> _What to do_: Edit the text on the pipeline expansion, giving back everything from "The Justin Trudeau" down to "and court challenges." with "walk away from" changed to "abandon".

> _Given passage_:
With half of the 50-km Edmonton-area portion of the Trans Mountain pipeline twinning completed, work is continuing to add 14 storage tanks to its Burnaby terminal and expand the Westridge marine terminal for export of Alberta oil sands crude.
Worksite restrictions for COVID-19 on the project now include temperature testing people entering the sites, staggering work shifts to minimize the number of workers on site, and restricting vehicle transport for physical distance, the now-federally owned Trans Mountain said in a project update this week.
— Tom Fletcher (@tomfletcherbc) April 18, 2020
Much of the pipeline twinning work from Alberta to the B.C. border has been completed over the past decade, and nearly 25 km of twin pipe has been laid in the Edmonton area. At the west end of the 67-year-old oil and fuel transportation system, piledriving and construction of the shipping terminal expansion into Burrard Inlet are ongoing.
The expansion project includes a total of 19 more storage tanks, with four at Edmonton one at Sumas, where a branch line has served Washington refineries since 1954.
The marine terminal expansion includes a new dock complex with three tanker berths, to allow the loading of three Aframax-size tankers at once. The expansion includes a utility dock to moor tugboats, boom boats and emergency response vessels, added delivery pipelines and an extension of the land along the shoreline to accommodate new equipment.
The foreshore expansion is being constructed of steel retaining walls, which have been filled with aggregate material and soil to establish the foundation.
At the Burnaby terminal, a temporary road is under construction and the site is being prepared for 14 new storage tanks. The plan includes a tunnel through Burnaby Mountain from the tank farm to the Westridge terminal, big enough to contain three 30-inch delivery pipes to load vessels.
With the only pipeline link between Alberta, B.C. and Washington state oversubscribed and increasing shipments by rail before the current pandemic slowdown and turmoil in the world oil market, the expansion pipe is planned to carry heavy oil for export. The existing line will carry refined fuels, light crude and synthetic crude produced from bitumen at upgraders the Edmonton region.
The Justin Trudeau government took over the pipeline in 2018 after Kinder Morgan Canada set a deadline to walk away from the expansion project. The $4.5 billion purchase price came with an estimate of $7.4 billion to complete the expansion, an estimate later raised to $12.6 billion with a completion date pushed to 2022 amid protests and court challenges.
A 2018 study estimated Canada was losing nearly $16 billion in revenue that year due to pipeline bottlenecks that effectively made the U.S. the only customer for new capacity.

> _Given data_:
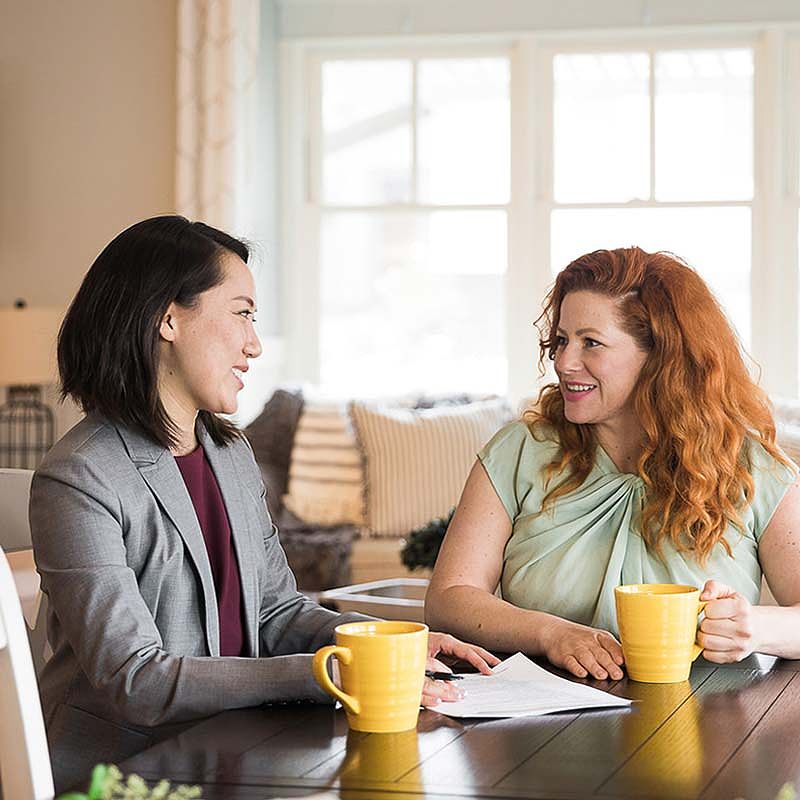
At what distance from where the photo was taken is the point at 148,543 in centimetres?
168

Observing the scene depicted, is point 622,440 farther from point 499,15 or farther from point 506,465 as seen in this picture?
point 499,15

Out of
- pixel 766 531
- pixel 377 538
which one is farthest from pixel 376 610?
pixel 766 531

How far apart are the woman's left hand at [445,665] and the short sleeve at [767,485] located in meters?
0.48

> _Solution_:
The Justin Trudeau government took over the pipeline in 2018 after Kinder Morgan Canada set a deadline to abandon the expansion project. The $4.5 billion purchase price came with an estimate of $7.4 billion to complete the expansion, an estimate later raised to $12.6 billion with a completion date pushed to 2022 amid protests and court challenges.